During the three months ended December 30, 2018 there was $289 of revenue recognized during the period from customer deposit liabilities (deferred contract revenue), and $19 of customer deposits refunded to the customer on order cancellation. As of December 30, 2018 there is $5 thousand in customer deposit liabilities for advance credit card payments received during the period for contracts expected to ship in January 2019. As of the period ended September 30, and the three months ended December 30, 2018, there are no significant contract costs such as sales commissions or costs deferred. 

 

Income Tax/Deferred Tax: As of December 30, 2018 Optex Systems, Inc. has a deferred tax asset valuation allowance of ($2.7) million against deferred tax assets of $2.7 million, as compared to a valuation allowance of ($2.9) million against deferred tax assets of $2.9 million as of September 30, 2018. The valuation allowance has been established due to historical losses resulting in a Net Operating Loss Carryforward for each of the fiscal years 2010 through 2017. During the three months ended December 30, 2018, our deferred tax assets and corresponding valuation account decreased by ($0.2) million related to the expiration of 34,980 unexercised stock options on December 8, 2018 with a deferred tax asset balance of $0.1 million, and current year tax adjustments for amortization expenses and an applied net operating loss carryforward of $0.1 million.

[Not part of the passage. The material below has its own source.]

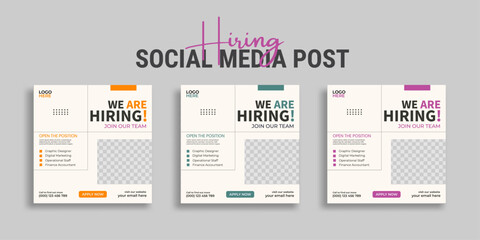Wall Mural - We are hiring job vacancy social media post or square web banner template vector design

We intend to continue maintaining a full valuation allowance on our deferred tax assets until there is sufficient evidence to support the reversal of all or some portion of these allowances.

 

Earnings per Share: Basic earnings per share is computed by dividing income available for common shareholders (the numerator) by the weighted average number of common shares outstanding (the denominator) for the period. Diluted earnings per share reflect the potential dilution that could occur if securities or other contracts to issue common stock were exercised or converted into common stock.

 

The Company has potentially dilutive securities outstanding which include convertible preferred stock, unvested restricted stock units, stock options and warrants. In computing the dilutive effect of convertible preferred stock, the numerator is adjusted to add back any convertible preferred dividends and the denominator is increased to assume the conversion of the number of additional common shares. The Company uses the Treasury Stock Method to compute the dilutive effect of any dilutive shares. Convertible preferred stock, unvested restricted stock units, stock options and warrants that are anti-dilutive are excluded from the calculation of diluted earnings per common share.

 

For the three months ended December 30, 2018, 4,260,785 warrants and 99,000 unvested restricted stock units were included in the diluted earnings per share calculation as dilutive, and 25,000 stock options were excluded from the earnings per share calculation as antidilutive as they were “out of the money” and not exercisable during the period. For the three months ended December 31, 2017, 78 preferred Series C shares (which converts to 325,000 common shares), 182,000 unvested restricted stock units, 60,000 stock options and 4,323,135 warrants were excluded from the diluted earnings per share calculations as antidilutive.

 

A significant number of our outstanding warrants and series C preferred shares are participating securities which share dividend distributions and the allocation of any undistributed earnings (deemed dividends) with our common shareholders. During the three months ended December 30, 2018, we had zero declared dividends and allocated undistributed earnings of $671 thousand attributable to the participating warrants. During the three months ended December 31, 2017, declared dividends of $90 thousand was attributable to participating warrants and series C shareholders, and there was zero in undistributed earnings attributable to participating securities as a result of the net loss condition during the period.

 

The net loss applicable to common shareholders for the period ended December 31, 2017, previously reflected as ($0.01) per share has been corrected to ($0.02) per common share to include the effect of the prior year period dividends distributed to participating securities on the earnings per common share.